Erdogan in Brüssel
Bielefeld (ots) - Ziemlich beste Freunde sehen anders aus. Europa und die Türkei sind sich auch nach diesem Spitzentreffen in Brüssel fremd geblieben: Hier der Staatspräsident aus Ankara, der sein Land weiter fast schon absolutistisch beherrschen und von europäisch-demokratischen Werten nur begrenzt etwas wissen will. Dort diese Union, die ihre Errungenschaften vor sich herträgt, aber nun unter Druck geraten ist.
Bielefeld (ots) - Ziemlich beste Freunde sehen anders aus. Europa und die Türkei sind sich auch nach diesem Spitzentreffen in Brüssel fremd geblieben: Hier der Staatspräsident aus Ankara, der sein Land weiter fast schon absolutistisch beherrschen und von europäisch-demokratischen Werten nur begrenzt etwas wissen will.
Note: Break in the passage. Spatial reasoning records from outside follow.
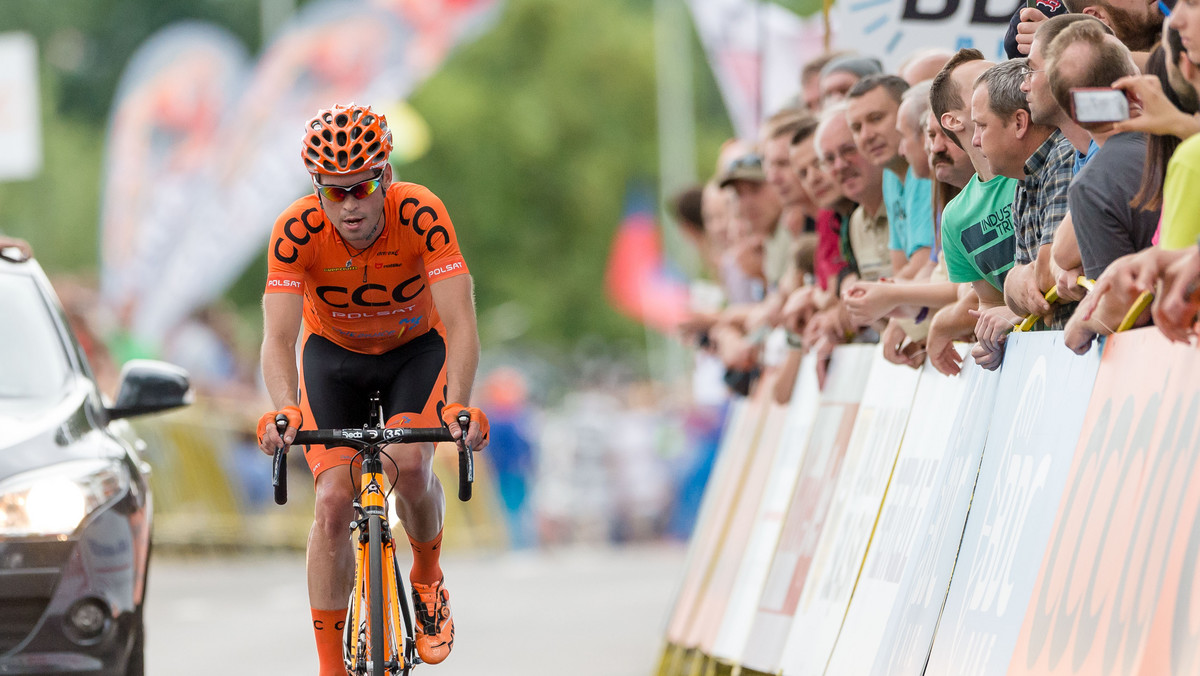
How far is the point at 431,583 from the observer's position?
7.47 metres

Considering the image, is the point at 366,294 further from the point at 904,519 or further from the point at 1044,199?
the point at 1044,199

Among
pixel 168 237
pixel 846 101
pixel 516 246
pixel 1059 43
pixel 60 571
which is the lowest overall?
pixel 516 246

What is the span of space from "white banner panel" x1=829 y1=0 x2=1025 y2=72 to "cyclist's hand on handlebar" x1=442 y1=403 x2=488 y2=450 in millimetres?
4395

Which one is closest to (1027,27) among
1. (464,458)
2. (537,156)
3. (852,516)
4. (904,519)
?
(904,519)

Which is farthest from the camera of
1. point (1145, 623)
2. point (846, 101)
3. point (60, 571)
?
point (846, 101)

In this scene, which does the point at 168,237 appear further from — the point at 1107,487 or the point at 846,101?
the point at 1107,487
Dort diese Union, die ihre Errungenschaften vor sich herträgt, aber nun unter Druck geraten ist.
Beide sind aufeinander angewiesen, denn nichts braucht die Gemeinschaft derzeit mehr als ein Signal, dass der Flüchtlingsstrom in absehbarer Zeit eingedämmt werden kann. Geld, politische Zusagen, gar eine neue Perspektive bei den faktisch zum Erliegen gekommenen Beitrittsverhandlungen mit der Türkei - der Preis ist hoch. Seit Jahren werden in Brüssel gegebene Versprechen verschoben. Nun bot man sie dem Herrscher aus Ankara auf dem goldenen Tablett an.
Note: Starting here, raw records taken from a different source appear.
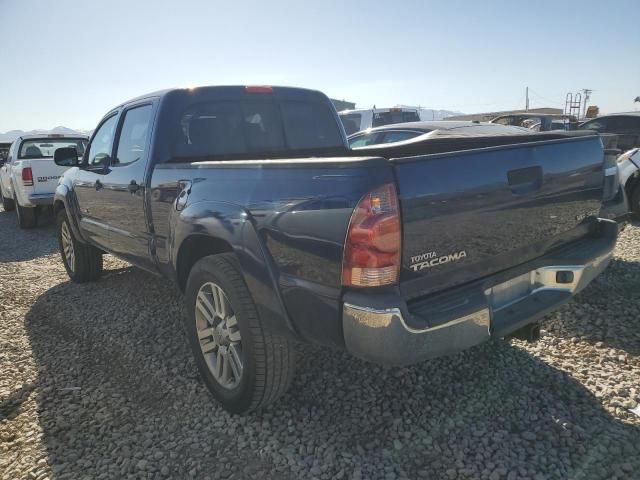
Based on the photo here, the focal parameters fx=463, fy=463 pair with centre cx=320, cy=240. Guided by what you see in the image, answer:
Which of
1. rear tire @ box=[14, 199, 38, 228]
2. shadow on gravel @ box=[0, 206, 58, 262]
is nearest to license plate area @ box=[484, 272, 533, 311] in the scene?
shadow on gravel @ box=[0, 206, 58, 262]

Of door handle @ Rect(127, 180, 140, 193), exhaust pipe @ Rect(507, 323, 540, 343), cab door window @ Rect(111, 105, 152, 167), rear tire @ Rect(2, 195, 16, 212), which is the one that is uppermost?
cab door window @ Rect(111, 105, 152, 167)

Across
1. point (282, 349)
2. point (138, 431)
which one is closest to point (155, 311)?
point (138, 431)

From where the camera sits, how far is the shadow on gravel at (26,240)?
7.25m

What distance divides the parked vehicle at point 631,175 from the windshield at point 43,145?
9427 millimetres

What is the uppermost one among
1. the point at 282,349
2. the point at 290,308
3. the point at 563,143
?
the point at 563,143

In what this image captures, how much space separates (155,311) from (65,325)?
0.78 meters

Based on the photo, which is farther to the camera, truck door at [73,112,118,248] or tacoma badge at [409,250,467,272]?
truck door at [73,112,118,248]

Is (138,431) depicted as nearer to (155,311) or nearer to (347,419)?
(347,419)

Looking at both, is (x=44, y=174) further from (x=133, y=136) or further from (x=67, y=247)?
(x=133, y=136)

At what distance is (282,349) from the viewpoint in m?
2.44

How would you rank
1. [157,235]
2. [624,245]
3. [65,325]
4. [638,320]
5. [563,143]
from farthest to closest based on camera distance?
[624,245] → [65,325] → [638,320] → [157,235] → [563,143]

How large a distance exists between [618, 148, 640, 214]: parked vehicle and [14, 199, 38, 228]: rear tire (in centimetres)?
1040

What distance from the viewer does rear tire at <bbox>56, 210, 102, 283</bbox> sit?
204 inches

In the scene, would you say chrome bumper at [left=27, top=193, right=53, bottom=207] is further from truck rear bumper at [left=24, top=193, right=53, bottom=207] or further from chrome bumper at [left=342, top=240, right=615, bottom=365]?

Die europäische Außenpolitik hat sich verändert. Denn die Einsicht, dass man funktionierende Strukturen in den Ländern Nordafrikas und des arabischen Raums nicht zerschlagen darf, weil man sie braucht, hat sich durchgesetzt. Das abschreckende Beispiel heißt Libyen, wo - wie es ein EU-Außenpolitiker ausdrückte - »man erst einen Diktator weggebombt hat« und anschließend in einem Land, das im Bürgerkrieg versinkt, keinen machtvollen Ansprechpartner mehr hatte.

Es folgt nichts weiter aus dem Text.